Rostock
Anti-G8-Gewalttäter warten auf zweite Chance

Rund 2 000 an den Krawallen vom Sonnabend beteiligte Gewalttäter halten sich nach Erkenntnissen der Polizei nach wie vor im Raum Rostock auf. Einer der Organisatoren der Demo vom Sonnabend räumte unterdessen ein, dass die Globalisierungskritiker nicht wüssten, wie sie mit Gewaltbereiten in ihren Reihen zurechtkommen sollen.

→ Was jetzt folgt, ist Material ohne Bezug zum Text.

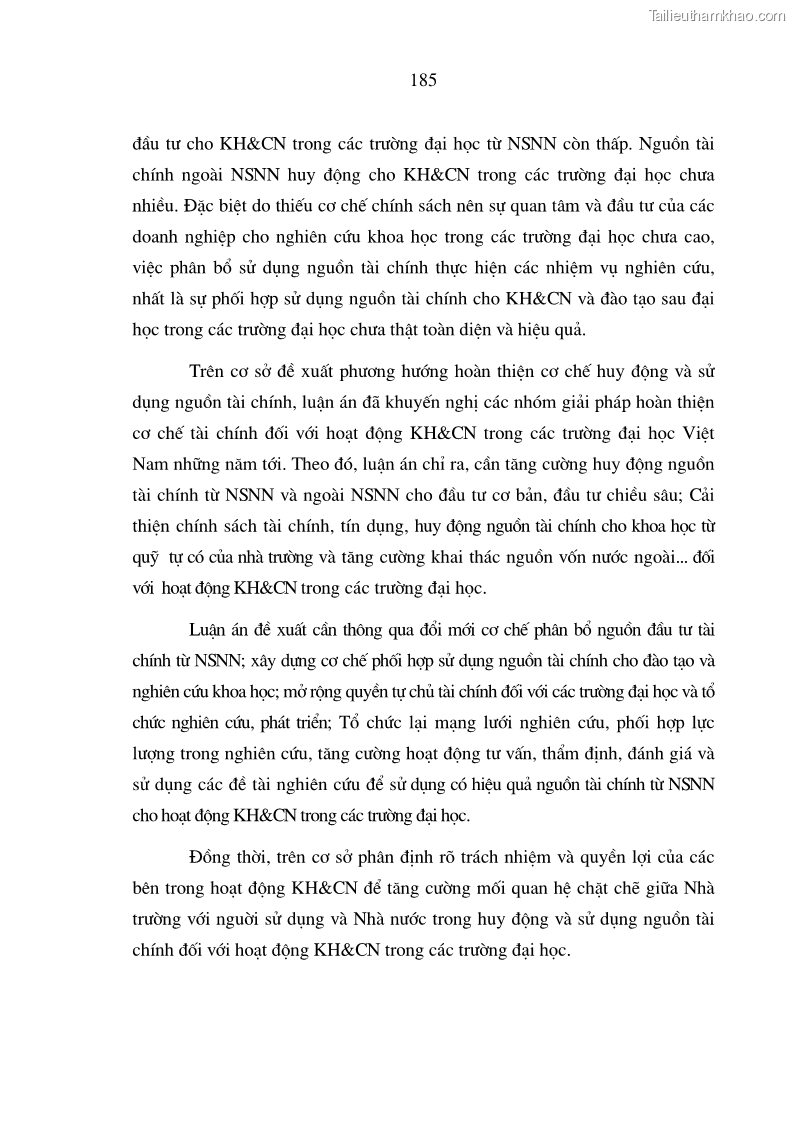 Tailieuthamkhao.com

185

đầu tư cho KH&CN trong các trường đại học từ NSNN còn thấp. Nguồn tài chính ngoài NSNN huy động cho KH&CN trong các trường đại học chưa nhiều. Đặc biệt do thiếu cơ chế chính sách nên sự quan tâm và đầu tư của các doanh nghiệp cho nghiên cứu khoa học trong các trường đại học chưa cao, việc phân bổ sử dụng nguồn tài chính thực hiện các nhiệm vụ nghiên cứu, nhất là sự phối hợp sử dụng nguồn tài chính cho KH&CN và đào tạo sau đại học trong các trường đại học chưa thật toàn diện và hiệu quả.

Trên cơ sở đề xuất phương hướng hoàn thiện cơ chế huy động và sử dụng nguồn tài chính, luận án đã khuyến nghị các nhóm giải pháp hoàn thiện cơ chế tài chính đối với hoạt động KH&CN trong các trường đại học Việt Nam những năm tới. Theo đó, luận án chỉ ra, cần tăng cường huy động nguồn tài chính từ NSNN và ngoài NSNN cho đầu tư cơ bản, đầu tư chiều sâu; Cải thiện chính sách tài chính, tín dụng, huy động nguồn tài chính cho khoa học từ quỹ tự có của nhà trường và tăng cường khai thác nguồn vốn nước ngoài... đối với hoạt động KH&CN trong các trường đại học.

Luận án đề xuất cần thông qua đổi mới cơ chế phân bổ nguồn đầu tư tài chính từ NSNN; xây dựng cơ chế phối hợp sử dụng nguồn tài chính cho đào tạo và nghiên cứu khoa học; mở rộng quyền tự chủ tài chính đối với các trường đại học và tổ chức nghiên cứu, phát triển; Tổ chức lại mạng lưới nghiên cứu, phối hợp lực lượng trong nghiên cứu, tăng cường hoạt động tư vấn, thẩm định, đánh giá và sử dụng các đề tài nghiên cứu để sử dụng có hiệu quả nguồn tài chính từ NSNN cho hoạt động KH&CN trong các trường đại học.

Đồng thời, trên cơ sở phân định rõ trách nhiệm và quyền lợi của các bên trong hoạt động KH&CN để tăng cường mối quan hệ chặt chẽ giữa Nhà trường với người sử dụng và Nhà nước trong huy động và sử dụng nguồn tài chính đối với hoạt động KH&CN trong các trường đại học.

HB ROSTOCK. „Es handelt sich hierbei größtenteils um dieselben Straftäter, die für die Krawalle in Rostock am 2. Juni verantwortlich zeichneten“, heißt es in einer Mitteilung der G-8-Sondereinheit Kavala. Die Personen bereiteten den Beamten große Sorge. Polizeiführer Knut Abramowski forderte alle friedlichen Demonstranten auf, sich künftig deutlich von Gewalttätern zu distanzieren. Die Lage in Rostock blieb in der Nacht auf Montag laut Polizei ruhig. Am Sonntagabend hatten mehrere tausend Gipfelgegner ein Rockkonzert am Hafen verfolgt, wo unter anderem Jan Delay aufgetreten war.

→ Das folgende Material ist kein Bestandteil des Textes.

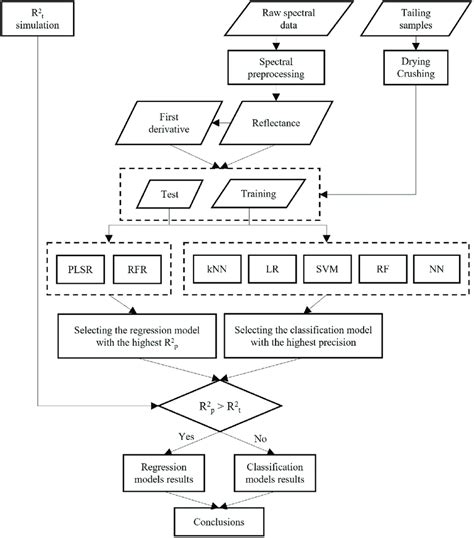 $R^2_t$ simulation

Raw spectral data

Tailing samples

Spectral preprocessing

Drying Crushing

First derivative

Reflectance

Test

Training

PLSR

RFR

kNN

LR

SVM

RF

NN

Selecting the regression model with the highest $R^2_p$

Selecting the classification model with the highest precision

$R^2_p > R^2_t$

Yes

No

Regression models results

Classification models results

Conclusions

Abramowski wies Kritik des Vorsitzenden der Gewerkschaft der Polizei, Konrad Freiberg, an der Einsatzführung vom Samstag zurück. Auch wenn es eine hohe Anzahl an verletzten Polizeibeamten gegeben habe, sei das Ziel erreicht worden, die 3 000 Gewalttäter nicht in die Rostocker Innenstadt gelangen zu lassen. Das Konzept der Deeskalation sei sofort nach Beginn der Auseinandersetzungen im Stadthafen durch ein entschiedenes Vorgehen ersetzt worden. Freiberg hatte ein härteres Vorgehen der Polizei gegen die Krawallmacher gefordert.

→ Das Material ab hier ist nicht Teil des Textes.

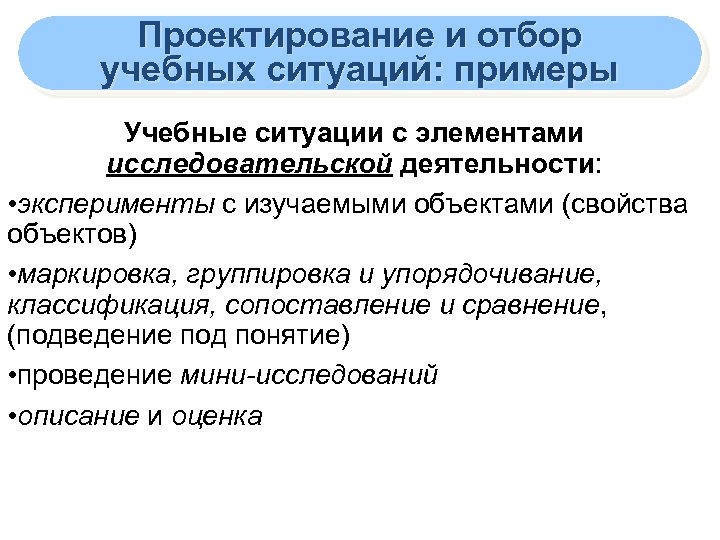 Проектирование и отбор учебных ситуаций: примеры

Учебные ситуации с элементами исследовательской деятельности:

•эксперименты с изучаемыми объектами (свойства объектов)

•маркировка, группировка и упорядочивание, классификация, сопоставление и сравнение, (подведение под понятие)

•проведение мини-исследований

•описание и оценка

Abramowski lobte das Verhalten des verantwortlichen Abschnittsführers aus Berlin als besonnen. Personelle Konsequenzen gegen vor Ort agierende Beamter würden nicht erwogen. Damit reagierte Abramowski auf einen Bericht des „Tagesspiegels“, noch während der Krawalle sei einer der Führungsbeamten abgesetzt worden. Allerdings hatte die Polizei zuvor Probleme beim Einsatz am Samstag eingeräumt: Der zuständige Unterabschnittsleiter sei zeitweise nicht über Funk zu erreichen gewesen. Daraufhin habe dessen Vorgesetzter direkte Befehle an die Einheiten gegeben, sagte ein Sprecher der Sondereinheit Kavala am Sonntagabend.

Bei den Krawallen am Samstag waren mehr als 400 Polizeibeamte verletzt worden, davon 30 schwer. Die ersten mutmaßlichen Täter sollen noch diese Woche vor Gericht kommen. Die Zahl der Verletzten Demonstranten soll bei über 500 liegen.

Einer dere Organisatoren der Demonstration vom Sonnabend, Werner Rätz von der globalisierungskritischen Organisation Attac, hat sich für die Ausschreitungen entschuldigt. „Wir müssen uns entschuldigen. Was geschehen ist, hätte so nicht passieren dürfen. Es tut uns mehr als leid“, sagte Rätz. Die Schwierigkeiten beim Umgang mit den Linksautonomen würden von vielen unterschätzt. Rätz räumte ein, dass die in Attac zusammengefassten Globalisierungskritiker kaum wüssten, wie sie mit den militanten G-8-Gegnern zurecht kommen sollen: „Ein konkretes Konzept gibt es nicht“. Rätz warnte aber davor, den schwarzen Block auszugrenzen: „Dann kommen die erst recht“, sagte er.